Epidural steroid injections are generally very safe, but there are some rare potential complications. One of the most common risks is for the needle to go too deep and cause a hole in the dura, the tissue that surrounds the spinal cord and nerve roots. When this occurs spinal fluid can leak out through the hole and cause a headache . This headache can be treated with bedrest, or with a blood patch. A blood patch involves drawing some blood from the vein and the injecting it over the hole in the dura. The blood forms a seal over the hole and prevents any further fluid from leaking out.

Epidural injections can be performed from several different approaches; these include a caudal, interlaminar, or transforaminal approach.

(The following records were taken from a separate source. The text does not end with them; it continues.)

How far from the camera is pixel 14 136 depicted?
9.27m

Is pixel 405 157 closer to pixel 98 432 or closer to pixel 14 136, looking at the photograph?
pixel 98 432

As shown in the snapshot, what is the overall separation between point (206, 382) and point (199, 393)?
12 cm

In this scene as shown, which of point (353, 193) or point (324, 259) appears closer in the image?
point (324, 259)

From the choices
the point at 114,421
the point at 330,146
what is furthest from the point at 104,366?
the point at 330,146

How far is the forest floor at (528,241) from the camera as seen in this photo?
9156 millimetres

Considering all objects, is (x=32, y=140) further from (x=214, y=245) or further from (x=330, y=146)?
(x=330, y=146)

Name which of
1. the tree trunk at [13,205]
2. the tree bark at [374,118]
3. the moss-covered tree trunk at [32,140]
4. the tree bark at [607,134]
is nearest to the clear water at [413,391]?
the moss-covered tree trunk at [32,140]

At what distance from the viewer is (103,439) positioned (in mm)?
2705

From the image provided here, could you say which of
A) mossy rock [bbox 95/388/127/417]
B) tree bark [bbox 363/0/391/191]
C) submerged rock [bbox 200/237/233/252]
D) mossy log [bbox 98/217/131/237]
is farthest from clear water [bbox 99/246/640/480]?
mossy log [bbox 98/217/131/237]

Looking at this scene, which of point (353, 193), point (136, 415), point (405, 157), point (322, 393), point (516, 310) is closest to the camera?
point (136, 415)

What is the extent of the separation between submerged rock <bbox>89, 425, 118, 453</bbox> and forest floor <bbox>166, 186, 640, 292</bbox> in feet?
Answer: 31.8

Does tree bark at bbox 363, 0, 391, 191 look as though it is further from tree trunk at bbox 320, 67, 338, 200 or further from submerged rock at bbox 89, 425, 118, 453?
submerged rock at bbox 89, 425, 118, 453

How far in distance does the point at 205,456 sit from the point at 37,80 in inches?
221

The approach your provider chooses is based on each individual patient’s clinical presentation, the personal preference and experience of the provider performing the injection, the desired outcome, and most importantly, the risks versus benefits of performing one type of epidural over another. Clinically, the purpose of all epidural injections is to place a mixture of steroid and local anesthetic at the source of the problem to decrease inflammation causing pain, and to promote healing and clinical improvement. The epidural steroid injection involves placing steroid medication in the inflamed area and significantly reduces nerve irritation thus improving pain. This treatment option has the potential to completely resolve pain and ultimately may prevent operative treatment.

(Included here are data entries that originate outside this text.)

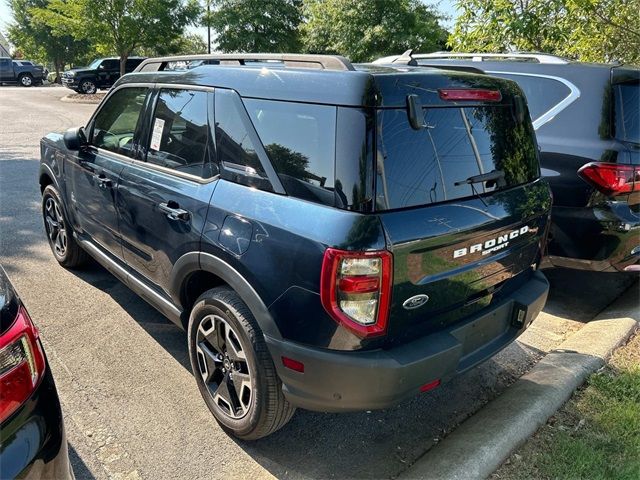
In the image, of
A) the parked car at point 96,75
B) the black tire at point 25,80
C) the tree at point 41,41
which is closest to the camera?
the parked car at point 96,75

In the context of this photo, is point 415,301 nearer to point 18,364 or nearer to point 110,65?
point 18,364

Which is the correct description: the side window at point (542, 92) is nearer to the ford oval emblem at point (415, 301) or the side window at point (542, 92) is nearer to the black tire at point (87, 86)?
the ford oval emblem at point (415, 301)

This is a rare complication that may occur if a small hole is made in the fibrous sac and does not close up after the needle puncture. These small holes are only made in less than 1% of epidural injections and usually heal on their own. The spinal fluid inside can leak out, and when severe, the brain loses the cushioning effect of the fluid, which causes a severe headache when you sit or stand. These types of headaches occur typically about 2-3 days after the procedure and are positional - they come on when you sit or stand and go away when you lie down. If you do develop a spinal headache, it is OK to treat yourself. As long as you do not feel ill and have no fever and the headache goes away when you lay down, you may treat yourself with 24 hours of bed rest with bathroom privileges while drinking plenty of fluids. This almost always works. If it does not, contact the radiologist who performed the procedure or your referring physician. A procedure (called an epidural blood patch) can be performed in the hospital that has a very high success rate in treating spinal headaches.

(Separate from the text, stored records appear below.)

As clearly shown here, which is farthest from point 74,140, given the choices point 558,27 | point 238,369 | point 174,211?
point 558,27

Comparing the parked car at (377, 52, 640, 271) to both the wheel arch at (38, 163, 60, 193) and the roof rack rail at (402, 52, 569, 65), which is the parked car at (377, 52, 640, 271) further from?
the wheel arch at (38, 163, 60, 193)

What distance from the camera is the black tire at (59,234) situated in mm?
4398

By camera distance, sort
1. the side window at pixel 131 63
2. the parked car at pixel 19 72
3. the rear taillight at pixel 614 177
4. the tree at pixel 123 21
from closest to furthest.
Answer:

The benefits from the first shot only lasted 2 weeks. The second and third set of injections lasted about 90 days. In November, I was ready to have surgery. My EMG and nerve conduction tests proved that the nerves were "sleeping" before I was. After another MRI, the neurosurgeon said I was a candidate for surgery but I was not able to get the endoscopic type surgery that is less invasive. I would have an incision about 6-8" long. Along with removing the herniation, they would have to increase the size of the hole where the nerve roots were going through.

Cervical epidural steroid injection herniated disc

cervical epidural steroid injection herniated disc

The benefits from the first shot only lasted 2 weeks. The second and third set of injections lasted about 90 days. In November, I was ready to have surgery. My EMG and nerve conduction tests proved that the nerves were "sleeping" before I was. After another MRI, the neurosurgeon said I was a candidate for surgery but I was not able to get the endoscopic type surgery that is less invasive. I would have an incision about 6-8" long. Along with removing the herniation, they would have to increase the size of the hole where the nerve roots were going through.